27. The Indiana Supreme Court recently issued a decision in Hamilton County Property Tax Assessment Board of Appeals v. Oaken Bucket Partners, LLC, 938 N.E.2d 654 (Ind. 2010) discussing this question. In Oaken Bucket, the Court stated that to qualify for an exemption, “the taxpayer must demonstrate that its property is owned for exempt purposes, occupied for exempt purposes, and predominately used for exempt purposes. Id. at 657. “Once these three elements are met, regardless of by whom, the property can be exempt from taxation.” Id. (citing Sangralea Boys Fund, Inc. v. State Bd. of Tax Comm’rs., 686 N.E.2d 954, 959 (Ind. Tax. Ct. 1997)). Unity of these elements is not required, but when such is lacking, both entities must demonstrate they both possess their own exempt purposes. Id.

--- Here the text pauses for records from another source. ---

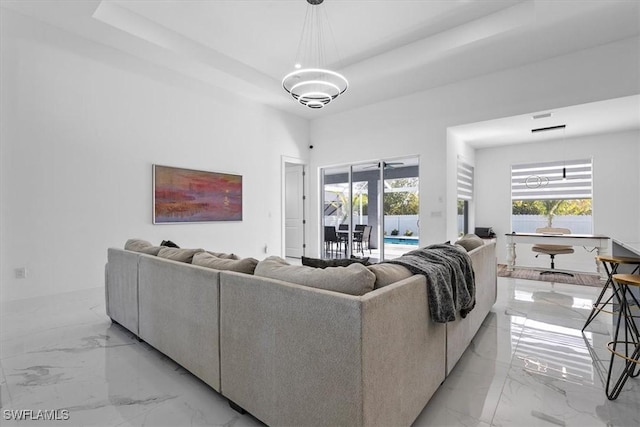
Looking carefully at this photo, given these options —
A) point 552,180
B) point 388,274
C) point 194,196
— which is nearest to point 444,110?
point 552,180

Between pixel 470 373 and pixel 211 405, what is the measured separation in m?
1.68

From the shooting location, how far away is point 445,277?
6.14 feet

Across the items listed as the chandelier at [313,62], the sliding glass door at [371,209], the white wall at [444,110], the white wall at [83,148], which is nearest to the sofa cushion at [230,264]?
the chandelier at [313,62]

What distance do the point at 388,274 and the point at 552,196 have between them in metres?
6.94

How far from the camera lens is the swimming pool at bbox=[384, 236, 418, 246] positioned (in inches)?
261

28. Oaken Bucket is instructive to the facts of this case. Like Oaken Bucket, Shubert Construction is a for-profit company that owned the subject property on March 1, 2009, Shubert Construction showed substantial rental income from this property for the years 2006, 2007, and 2008. Ms. Shubert was unsure about the rents for 2006, but testified the 2007 and 2008 rents were from the School of Dance and the other tenant. And, while Ms. Shubert contends the School of Dance paid a reduced rate, more than 50% less than the other portion of the building, there is no evidence in the record explaining what market rent is versus a reduced or discounted rent as there was in Oaken Bucket. In fact, the Petitioners did not introduce any evidence specifying the rent it charged to either the exempt entity or the non-exempt entity.

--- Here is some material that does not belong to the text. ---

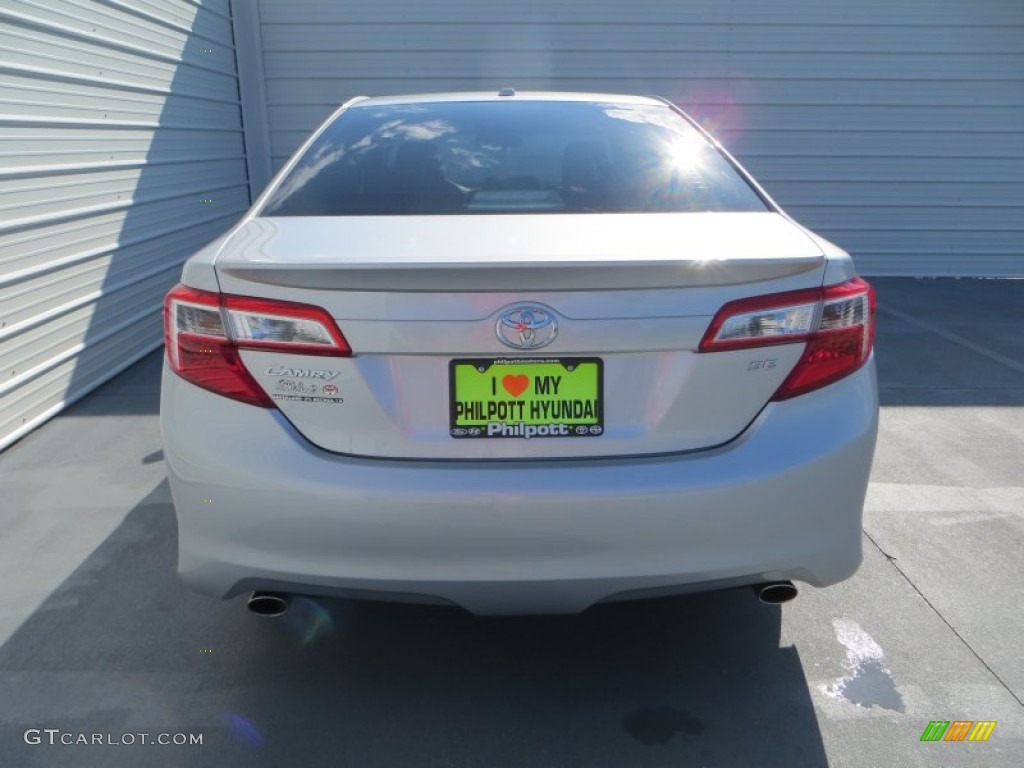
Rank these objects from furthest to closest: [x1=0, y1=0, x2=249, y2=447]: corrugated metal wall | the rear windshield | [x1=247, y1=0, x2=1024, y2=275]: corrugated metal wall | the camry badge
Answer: [x1=247, y1=0, x2=1024, y2=275]: corrugated metal wall < [x1=0, y1=0, x2=249, y2=447]: corrugated metal wall < the rear windshield < the camry badge

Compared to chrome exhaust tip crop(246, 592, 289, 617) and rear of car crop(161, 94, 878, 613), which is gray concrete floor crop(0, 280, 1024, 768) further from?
rear of car crop(161, 94, 878, 613)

29. Nonetheless, assuming Shubert Construction did charge the School of Dance significantly below market rent, this fact alone does not answer the question of whether Shubert Construction possessed its “own exempt purposes.” Id. at 658. To be eligible for an exemption, Shubert Construction must show that it possessed its own exempt purposes. Id. Here, Shubert failed to show that it had an exempt purpose separate and apart from that of the School of Dance. There is no question that the School of Dance is an educational institution and possesses an exempt purpose in its own right. But aside from arguing that it charged the School below market rent, Shubert Construction failed to demonstrate an exempt purpose separate from that of the School.
30. Further, Shubert Construction does not “own” this property for an exempt purpose. On this point, Oaken Bucket is again instructive. In Oaken Bucket, the Supreme Court determined that a for-profit leasing company leasing space to a not-for-profit church, did not “own” the property for an exempt purpose even if it leased the space for below market rent. Id. at 658-59. The Court held that “absent evidence that an owner of leased property possesses an exempt purpose separate and distinct from the exempt purpose of its lessee, the owner holds the property for its own benefit, not that of the public, and thus its property is not entitled to the statutory exemption.” Id. at 659.
31. In sum, Shubert Construction has failed to demonstrate that it owned the property for educational purposes (or that it has an exempt purpose independent of the School’s educational purposes).7
32. As such, the Petitioner failed to meet its burden of proving it is entitled to an exemption.